◆ PROBLEM TO WORK ON ◆
Revise the entries between the lines holding "City promotion manager" and "Senior asian physician, general", inclusive, so that "calendar" becomes "poster" and nothing else changes. Omit the pictures from your answer.

◆ RECORDS SHOWN ◆
◇ ◇ ◇ ◇ ◇

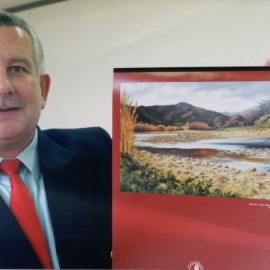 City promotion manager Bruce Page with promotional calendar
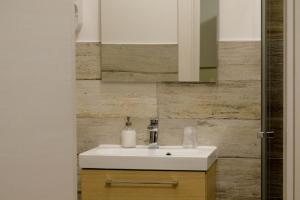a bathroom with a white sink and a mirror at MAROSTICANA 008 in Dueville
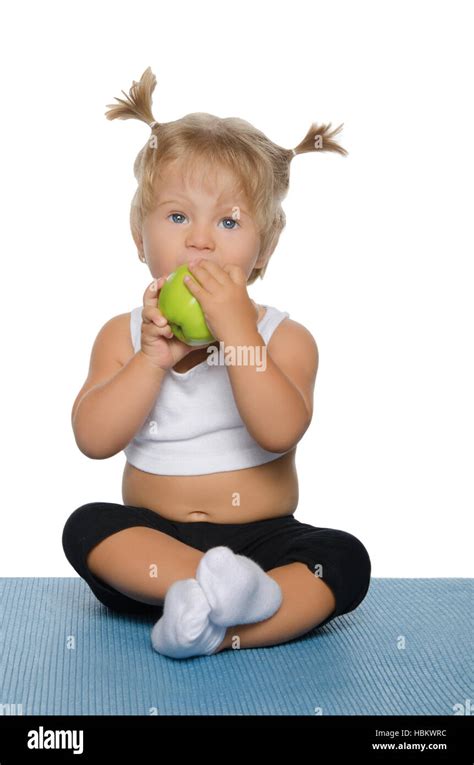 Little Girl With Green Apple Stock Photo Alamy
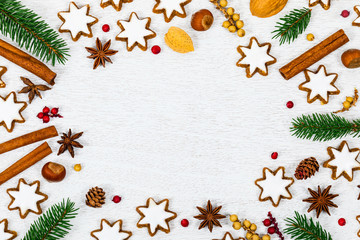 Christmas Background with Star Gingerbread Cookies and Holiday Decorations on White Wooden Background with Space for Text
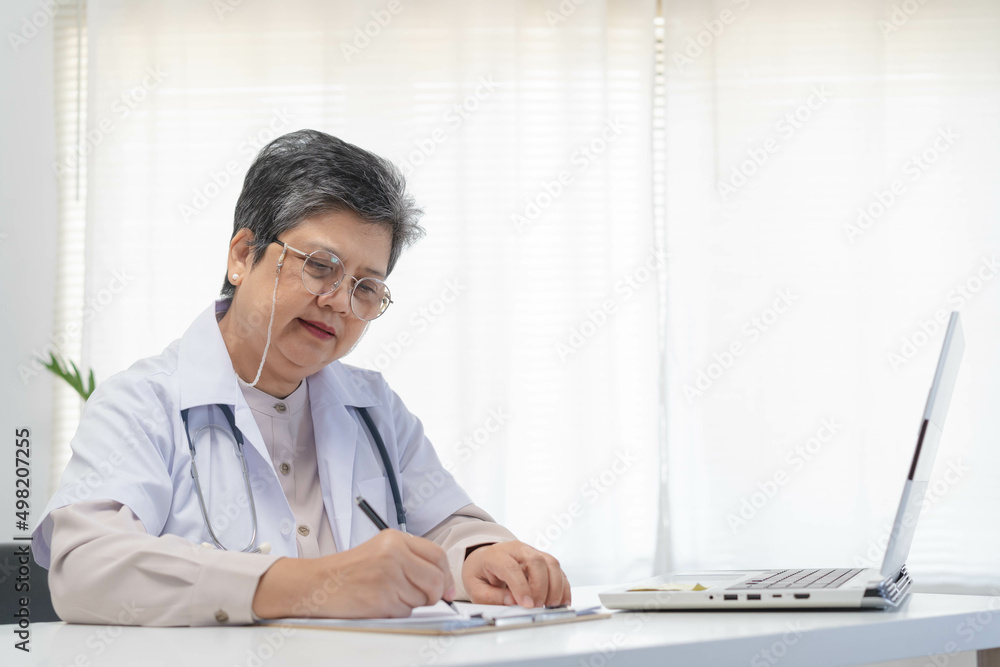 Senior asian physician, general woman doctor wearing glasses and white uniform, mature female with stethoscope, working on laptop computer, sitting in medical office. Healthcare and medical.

◇ ◇ ◇ ◇ ◇

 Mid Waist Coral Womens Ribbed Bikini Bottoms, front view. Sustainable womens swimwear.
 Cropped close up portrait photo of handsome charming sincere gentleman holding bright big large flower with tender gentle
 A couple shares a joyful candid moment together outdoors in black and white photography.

◇ ◇ ◇ ◇ ◇

◆ COMPLETED EXERCISE ◆
 City promotion manager Bruce Page with promotional poster
a bathroom with a white sink and a mirror at MAROSTICANA 008 in Dueville
 Little Girl With Green Apple Stock Photo Alamy
 Christmas Background with Star Gingerbread Cookies and Holiday Decorations on White Wooden Background with Space for Text
 Senior asian physician, general woman doctor wearing glasses and white uniform, mature female with stethoscope, working on laptop computer, sitting in medical office. Healthcare and medical.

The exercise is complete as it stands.